2.  On June 7, AMC attended a concert in the Madison-Morgan Chamber Music Series.  The Amernet String Quartet were the artists.  The first work was the Italian Serenade by Hugo Wolf, a composer who music has nearly disappeared in the US.  This is a bright cheerful piece, Italy spawned many of these bright homages.  It must be the wine.  The second piece was Goldmark's String Quartet in A Minor.  Goldmark has also nearly disappeared.  This quartet is full of romantic excess and is hyper-emotional.  It was played well but there were some major intonation issues.  AMC cringed.  Christopher Rex joined the Amernet for this performance.  the final work was Chausson's Concerto for piano, Violin, and String Quartet.  This is an interesting piece if for no other reason than the instrumentation.  David Coucheron, violin, and Liza Stepanova, piano joined the quartet.  It was a tight, well-played performance with Coucheron adding his usual bravado.  Michael Klotz, the viola, in the Amernet was also quite powerful and took the viola parts outside of the shadow of the violins.
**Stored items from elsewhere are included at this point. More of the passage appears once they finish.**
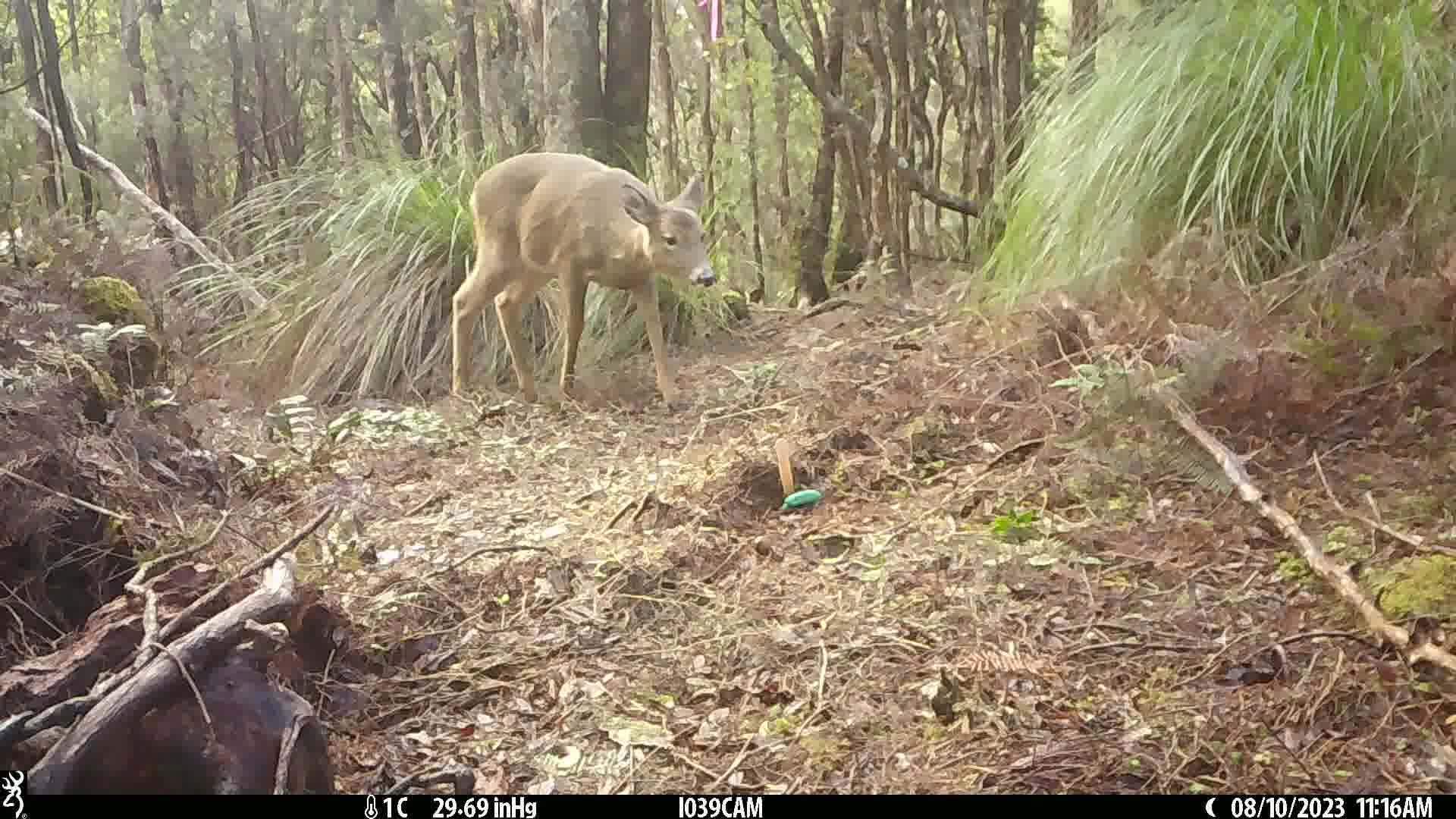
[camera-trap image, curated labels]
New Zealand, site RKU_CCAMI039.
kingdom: Animalia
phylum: Chordata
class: Mammalia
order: Artiodactyla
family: Cervidae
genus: Odocoileus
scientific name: Odocoileus virginianus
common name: white-tailed deer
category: white tailed deer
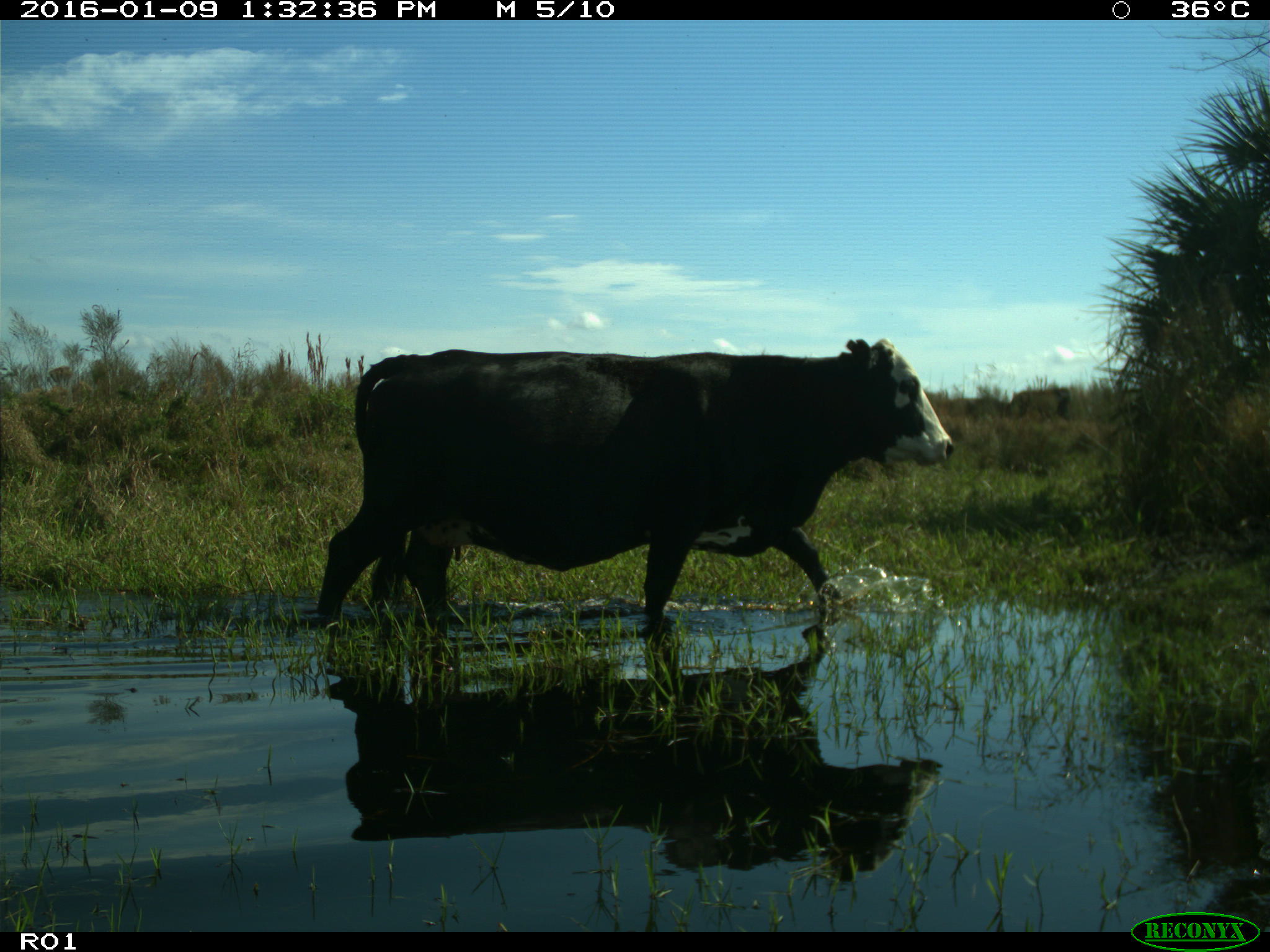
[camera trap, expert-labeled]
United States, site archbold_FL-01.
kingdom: Animalia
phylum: Chordata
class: Mammalia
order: Artiodactyla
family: Bovidae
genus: Bos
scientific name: Bos taurus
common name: domestic cow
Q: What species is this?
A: Bos taurus (domestic cow).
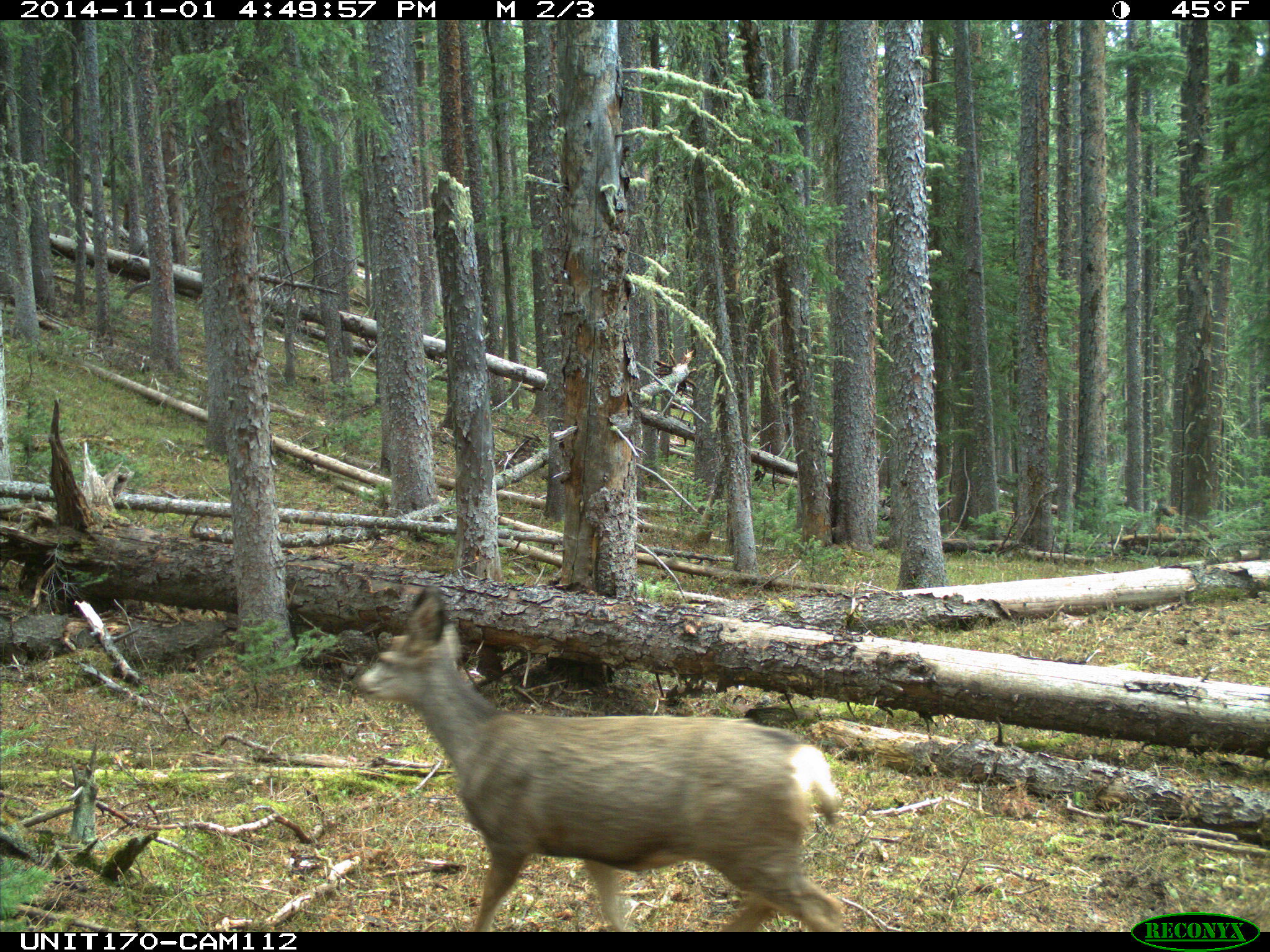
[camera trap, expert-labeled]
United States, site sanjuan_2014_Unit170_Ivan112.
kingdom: Animalia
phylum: Chordata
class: Mammalia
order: Artiodactyla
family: Cervidae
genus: Odocoileus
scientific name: Odocoileus hemionus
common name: mule deer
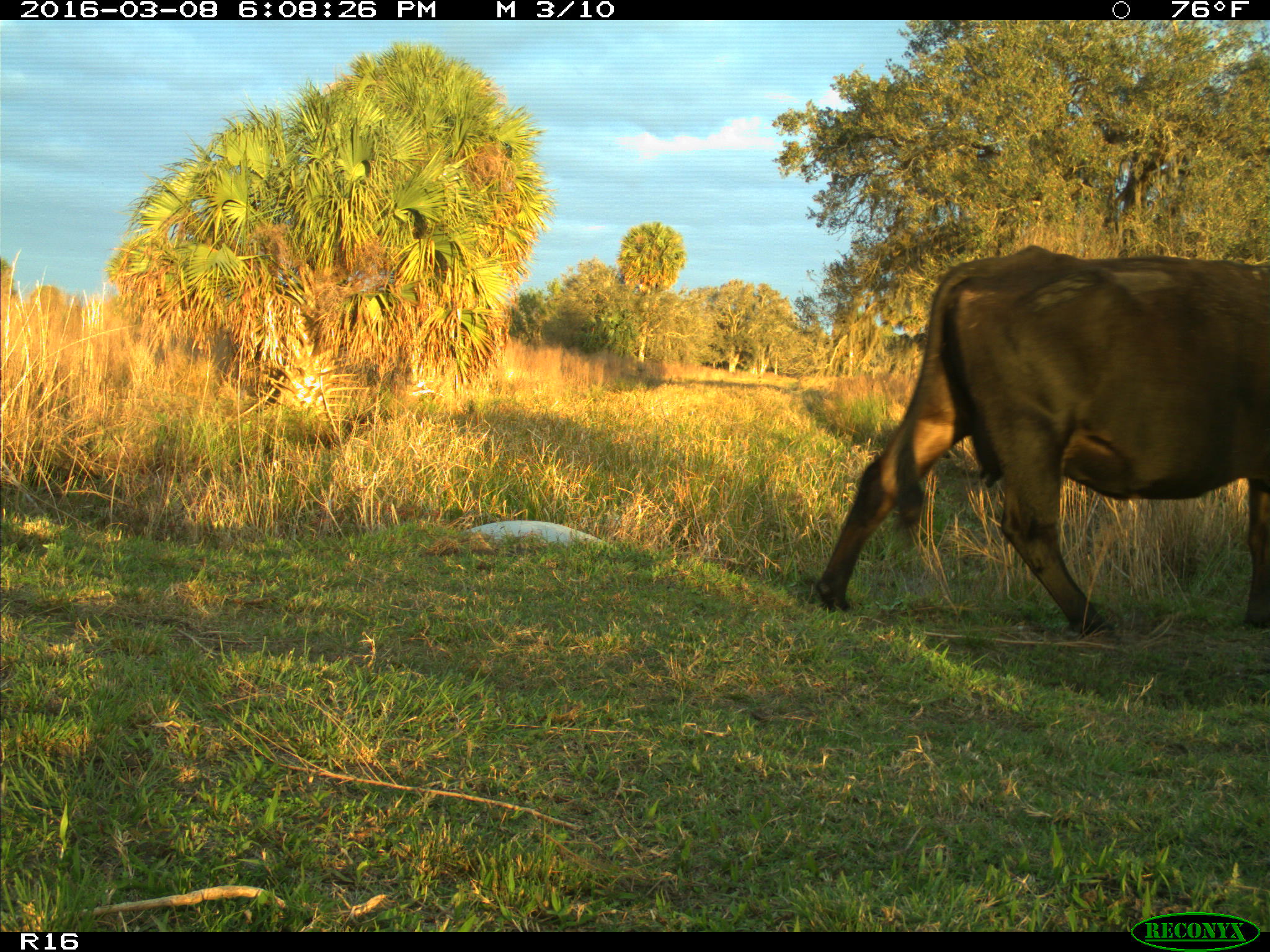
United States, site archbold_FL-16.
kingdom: Animalia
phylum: Chordata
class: Mammalia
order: Artiodactyla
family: Bovidae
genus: Bos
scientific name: Bos taurus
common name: domestic cow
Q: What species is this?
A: Bos taurus (domestic cow).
 3.  On June 13, AMC attended Chamber Cartel's  performance of The Stone Tapestry by Jeff Herriott.  The music is languorous and makes use of tuned goblets, temple gongs, bowed metal bars, a modified bassoon that sounded a bit like a didgeridoo, stones rubbed on 2" X 4" wood pieces,  and a bass flute.  The performance was held at Atlanta's Goat farm, which is a center or bringing together the arts and technology. Its looks like an abandoned factory because it is an abandoned factory.  It lack air conditioning, which on a hot steamy Atlanta night, is a bit of a punishment.  Trains role by the performing space about once every half hour.  Sometimes their loud sounds work well with the music and sometimes not.  There were also lighting effects tastefully added, as well as a large projection of slides that morphed ever so slightly as the music played.   Herriott's composition is described as "...a collection of interwoven myths, about origins, lifecycles, and the pace and significance of change."  AMC takes their word for it, but it is nice space music.  That is in no way meant to be pejorative, but it  does sound a bit like what you might hear from time-to-time on Music from the Hearts of Space,  The performers were wonderful and, had it been cooler, it would have been a perfect way to spend a summer evening.  But Chamber Cartel nevers disappoints.